The Phase 1 study was not specifically designed to assess efficacy. Nonetheless, the researchers reported the clinical outcomes to be very encouraging, with treated patients showing significant improvement in both the "on" and "off" states of their illness (the time periods in which they achieve or do not realize benefit from drug therapy) beginning at three months following surgery and continuing through the end of the study. These improvements occurred predominantly on the side of the body corresponding to the side of the brain receiving treatment. Moreover, the absence of change at the earliest time point following treatment suggests that the improvement was not likely due to the surgical lesioning of the targeted brain region, as surgical approaches typically give rise to immediate, short-lasting benefit around the time of surgery, while prior studies of AAV-mediated gene therapy show that gene expression gradually increases to a maximal level over a period of weeks.

"We are very encouraged by the results of this trial and its publication in such a prestigious journal," said John Mordock, Neurologix President and Chief Executive Officer. "Since the inception of the company, we have been a leader in developing gene therapy for neurological disease, and we feel that rigorous peer-review and publication of the results from this first-ever trial is an important milestone for this entire field. These promising observations certainly warrant further, more definitive testing of Neurologix's technology, and we anticipate beginning a larger Phase 2 study in Parkinson's disease later this year. Moreover, the results also provide a solid foundation for the development of our other therapeutic programs, including epilepsy where we plan to initiate a Phase 1 gene therapy study this year."

Study Design

The study included 12 patients with advanced Parkinson's disease, with four patients in each of three dose-escalating cohorts. All procedures were performed under local anesthesia and all 12 patients were discharged from the hospital within 48 hours of the procedure. At one year, all 12 patients as a group demonstrated a clinical improvement of 25% in the Unified Parkinson's Disease Rating Scale (UPDRS) compared to baseline (p less than 0.005). Nine of the 12 patients showed an average of 37% and five of these patients had substantial improvement of between 40% and 65%. Clinical improvement also correlated well to metabolic changes in glucose utilization as measured by PET scan. The PET scan data revealed a significant improvement (p less than 0.001) in brain metabolism on the treated side of the brain compared to the untreated side. No adverse events related to the gene therapy procedure were reported throughout the duration of the 12-month study, or in the subsequent two years since the study formally ended.

About Neurologix

Neurologix, Inc. is a development-stage company engaged in the research and development of proprietary treatments for disorders of the brain and central nervous system utilizing gene therapies. The Company's initial development efforts are focused on gene therapy for treating Parkinson's disease, epilepsy and other neurodegenerative and metabolic disorders. Neurologix's core technology, "NLX," is currently in the clinical development stages, having recently been tested in a company-sponsored Phase I human clinical trial to treat Parkinson's disease.

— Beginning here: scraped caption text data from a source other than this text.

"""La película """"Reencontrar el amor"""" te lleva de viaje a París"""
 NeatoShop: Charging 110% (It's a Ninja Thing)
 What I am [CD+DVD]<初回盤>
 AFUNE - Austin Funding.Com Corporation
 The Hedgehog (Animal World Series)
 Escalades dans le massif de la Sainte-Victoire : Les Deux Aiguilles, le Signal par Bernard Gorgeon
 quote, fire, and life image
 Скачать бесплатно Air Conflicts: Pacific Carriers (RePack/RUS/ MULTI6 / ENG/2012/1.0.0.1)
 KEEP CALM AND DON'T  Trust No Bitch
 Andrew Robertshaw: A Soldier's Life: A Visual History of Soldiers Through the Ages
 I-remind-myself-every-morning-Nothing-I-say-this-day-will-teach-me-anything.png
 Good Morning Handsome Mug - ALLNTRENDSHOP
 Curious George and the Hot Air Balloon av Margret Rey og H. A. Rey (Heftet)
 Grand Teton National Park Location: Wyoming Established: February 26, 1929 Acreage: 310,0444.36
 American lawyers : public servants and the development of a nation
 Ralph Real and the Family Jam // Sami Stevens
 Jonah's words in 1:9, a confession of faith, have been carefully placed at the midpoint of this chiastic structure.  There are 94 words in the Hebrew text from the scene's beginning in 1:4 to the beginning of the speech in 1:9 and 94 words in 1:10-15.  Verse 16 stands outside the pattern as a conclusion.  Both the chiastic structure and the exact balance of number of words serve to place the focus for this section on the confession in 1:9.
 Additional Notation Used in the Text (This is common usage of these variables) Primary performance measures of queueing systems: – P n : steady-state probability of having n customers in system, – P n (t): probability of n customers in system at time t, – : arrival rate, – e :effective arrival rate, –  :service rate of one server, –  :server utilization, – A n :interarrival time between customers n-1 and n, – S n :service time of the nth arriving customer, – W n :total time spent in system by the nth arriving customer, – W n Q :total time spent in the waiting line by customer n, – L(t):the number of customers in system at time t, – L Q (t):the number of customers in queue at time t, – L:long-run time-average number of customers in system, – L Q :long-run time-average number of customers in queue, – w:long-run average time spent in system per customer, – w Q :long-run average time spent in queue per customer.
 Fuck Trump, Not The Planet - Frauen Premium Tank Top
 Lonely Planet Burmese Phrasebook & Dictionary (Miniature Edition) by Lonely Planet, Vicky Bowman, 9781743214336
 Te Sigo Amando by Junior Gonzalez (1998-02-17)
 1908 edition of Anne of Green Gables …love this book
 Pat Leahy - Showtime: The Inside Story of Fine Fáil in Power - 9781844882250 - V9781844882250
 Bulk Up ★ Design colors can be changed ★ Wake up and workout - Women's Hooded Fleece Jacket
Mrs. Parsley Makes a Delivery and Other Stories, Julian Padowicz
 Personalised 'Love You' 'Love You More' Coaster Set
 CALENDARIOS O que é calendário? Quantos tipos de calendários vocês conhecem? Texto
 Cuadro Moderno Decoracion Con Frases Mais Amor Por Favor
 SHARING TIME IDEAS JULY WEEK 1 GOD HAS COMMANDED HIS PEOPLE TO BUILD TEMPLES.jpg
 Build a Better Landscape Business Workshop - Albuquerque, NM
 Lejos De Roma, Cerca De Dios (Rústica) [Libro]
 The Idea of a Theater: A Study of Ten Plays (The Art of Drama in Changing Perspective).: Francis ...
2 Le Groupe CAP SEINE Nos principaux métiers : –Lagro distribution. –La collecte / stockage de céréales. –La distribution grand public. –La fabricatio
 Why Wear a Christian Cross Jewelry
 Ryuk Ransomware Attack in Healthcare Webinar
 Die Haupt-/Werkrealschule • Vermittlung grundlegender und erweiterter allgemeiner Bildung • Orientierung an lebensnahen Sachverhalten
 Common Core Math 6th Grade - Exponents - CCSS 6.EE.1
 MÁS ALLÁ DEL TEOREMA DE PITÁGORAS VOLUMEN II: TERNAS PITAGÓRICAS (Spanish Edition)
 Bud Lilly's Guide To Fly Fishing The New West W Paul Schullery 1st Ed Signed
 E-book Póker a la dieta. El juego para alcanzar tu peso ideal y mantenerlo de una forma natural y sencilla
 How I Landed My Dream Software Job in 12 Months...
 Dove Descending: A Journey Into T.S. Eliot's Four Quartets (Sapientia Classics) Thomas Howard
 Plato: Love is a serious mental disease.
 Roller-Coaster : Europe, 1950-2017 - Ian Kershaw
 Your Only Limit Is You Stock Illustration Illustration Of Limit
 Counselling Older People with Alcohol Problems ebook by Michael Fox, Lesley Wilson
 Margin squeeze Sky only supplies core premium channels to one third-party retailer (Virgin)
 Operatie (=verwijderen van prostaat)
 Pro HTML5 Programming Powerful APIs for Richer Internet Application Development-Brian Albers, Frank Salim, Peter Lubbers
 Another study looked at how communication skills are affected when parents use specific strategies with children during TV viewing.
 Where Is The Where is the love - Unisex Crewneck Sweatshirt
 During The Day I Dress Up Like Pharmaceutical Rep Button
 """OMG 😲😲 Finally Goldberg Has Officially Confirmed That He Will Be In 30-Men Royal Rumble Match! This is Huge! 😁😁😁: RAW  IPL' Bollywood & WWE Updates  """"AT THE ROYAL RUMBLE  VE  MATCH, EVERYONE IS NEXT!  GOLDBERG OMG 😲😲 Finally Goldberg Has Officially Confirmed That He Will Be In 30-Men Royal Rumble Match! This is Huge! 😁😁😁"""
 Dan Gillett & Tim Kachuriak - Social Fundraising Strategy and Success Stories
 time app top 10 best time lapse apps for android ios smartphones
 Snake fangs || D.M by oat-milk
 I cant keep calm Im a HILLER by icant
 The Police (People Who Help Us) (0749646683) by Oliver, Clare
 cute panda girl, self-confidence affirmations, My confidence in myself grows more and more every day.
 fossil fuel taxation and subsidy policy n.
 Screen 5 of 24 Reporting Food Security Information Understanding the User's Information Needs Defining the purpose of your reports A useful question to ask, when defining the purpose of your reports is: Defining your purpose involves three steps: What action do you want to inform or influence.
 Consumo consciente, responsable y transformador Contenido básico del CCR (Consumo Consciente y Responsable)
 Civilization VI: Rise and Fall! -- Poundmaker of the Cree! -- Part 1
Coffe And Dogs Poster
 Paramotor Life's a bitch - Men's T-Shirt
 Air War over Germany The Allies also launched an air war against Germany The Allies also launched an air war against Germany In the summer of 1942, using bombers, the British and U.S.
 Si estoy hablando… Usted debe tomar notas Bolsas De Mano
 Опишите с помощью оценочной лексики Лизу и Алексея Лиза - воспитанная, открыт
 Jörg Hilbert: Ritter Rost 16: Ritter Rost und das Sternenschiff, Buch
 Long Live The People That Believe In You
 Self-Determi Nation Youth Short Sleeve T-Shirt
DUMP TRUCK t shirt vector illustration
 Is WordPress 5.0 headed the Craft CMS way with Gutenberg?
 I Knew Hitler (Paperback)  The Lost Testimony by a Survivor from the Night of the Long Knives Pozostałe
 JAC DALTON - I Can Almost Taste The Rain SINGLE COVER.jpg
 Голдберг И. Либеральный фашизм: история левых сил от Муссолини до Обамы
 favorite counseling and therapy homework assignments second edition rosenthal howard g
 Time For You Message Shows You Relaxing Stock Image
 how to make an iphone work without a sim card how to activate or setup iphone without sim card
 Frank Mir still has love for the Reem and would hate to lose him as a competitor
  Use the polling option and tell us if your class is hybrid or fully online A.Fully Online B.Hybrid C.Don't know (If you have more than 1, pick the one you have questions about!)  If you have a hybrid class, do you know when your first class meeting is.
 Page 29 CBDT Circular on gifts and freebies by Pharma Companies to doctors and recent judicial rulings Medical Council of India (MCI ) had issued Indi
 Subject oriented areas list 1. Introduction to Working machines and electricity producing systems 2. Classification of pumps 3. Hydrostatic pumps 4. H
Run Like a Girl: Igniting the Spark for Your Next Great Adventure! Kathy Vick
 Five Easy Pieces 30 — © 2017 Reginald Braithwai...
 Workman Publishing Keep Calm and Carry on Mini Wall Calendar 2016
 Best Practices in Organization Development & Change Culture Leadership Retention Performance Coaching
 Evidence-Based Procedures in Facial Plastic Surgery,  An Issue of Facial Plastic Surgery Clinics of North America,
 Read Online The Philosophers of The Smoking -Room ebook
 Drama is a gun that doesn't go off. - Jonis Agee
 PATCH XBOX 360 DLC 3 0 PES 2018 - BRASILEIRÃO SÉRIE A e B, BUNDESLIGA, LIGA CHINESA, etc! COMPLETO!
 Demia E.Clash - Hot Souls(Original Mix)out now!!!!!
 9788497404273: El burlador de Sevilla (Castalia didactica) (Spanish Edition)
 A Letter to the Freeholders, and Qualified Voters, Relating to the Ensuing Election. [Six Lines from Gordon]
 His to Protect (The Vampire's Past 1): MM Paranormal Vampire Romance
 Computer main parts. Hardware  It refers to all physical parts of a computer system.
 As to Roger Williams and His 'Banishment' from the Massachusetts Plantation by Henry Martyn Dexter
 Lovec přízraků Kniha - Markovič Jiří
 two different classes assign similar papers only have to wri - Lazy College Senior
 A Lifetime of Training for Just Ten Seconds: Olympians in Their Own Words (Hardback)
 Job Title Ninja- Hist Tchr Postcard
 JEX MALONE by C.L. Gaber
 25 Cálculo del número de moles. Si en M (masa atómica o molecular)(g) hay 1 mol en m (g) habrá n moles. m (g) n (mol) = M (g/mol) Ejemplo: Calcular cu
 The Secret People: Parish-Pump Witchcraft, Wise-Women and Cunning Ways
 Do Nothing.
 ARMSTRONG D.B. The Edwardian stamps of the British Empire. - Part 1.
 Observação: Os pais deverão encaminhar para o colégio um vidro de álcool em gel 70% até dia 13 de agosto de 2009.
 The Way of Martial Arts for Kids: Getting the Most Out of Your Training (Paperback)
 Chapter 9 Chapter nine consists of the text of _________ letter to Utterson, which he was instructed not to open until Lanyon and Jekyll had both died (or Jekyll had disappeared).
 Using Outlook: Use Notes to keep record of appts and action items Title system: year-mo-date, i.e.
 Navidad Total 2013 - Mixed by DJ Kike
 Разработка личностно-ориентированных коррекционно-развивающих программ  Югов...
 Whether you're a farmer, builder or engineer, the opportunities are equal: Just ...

Cautionary Statement Regarding Forward-looking Statements

This news release includes certain statements of the Company that may constitute "forward-looking statements" within the meaning of Section 27A of the Securities Act of 1933, as amended, and Section 21E of the Securities Exchange Act of 1934, as amended, and which are made pursuant to the Private Securities Litigation Reform Act of 1995. These forward-looking statements and other information relating to the Company are based upon the beliefs of management and assumptions made by and information currently available to the Company. Forward-looking statements include statements concerning plans, objectives, goals, strategies, future events, or performance, as well as underlying assumptions and statements that are other than statements of historical fact. When used in this document, the words "expects," "promises," "anticipates," "estimates," "plans," "intends," "projects," "predicts," "believes," "may" or "should," and similar expressions, are intended to identify forward-looking statements. These statements reflect the current view of the Company's management with respect to future events. Many factors could cause the actual results, performance or achievements of the Company to be materially different from any future results, performance or achievements that may be expressed or implied by such forward-looking statements, including, but not limited to, the following:

The Company is still in the development stage and has not generated any revenues. From inception through March 31, 2007, it incurred net losses and negative cash flows from operating activities of approximately $22.7 million and $17.4 million, respectively. Management believes that the Company will continue to incur net losses and cash flow deficiencies from operating activities for the foreseeable future. Because it may take years to develop, test and obtain regulatory approval for a gene-based therapy product before it can be sold, the Company likely will continue to incur significant losses for the foreseeable future. Accordingly, it may never be profitable and, if it does become profitable, it may be unable to sustain profitability.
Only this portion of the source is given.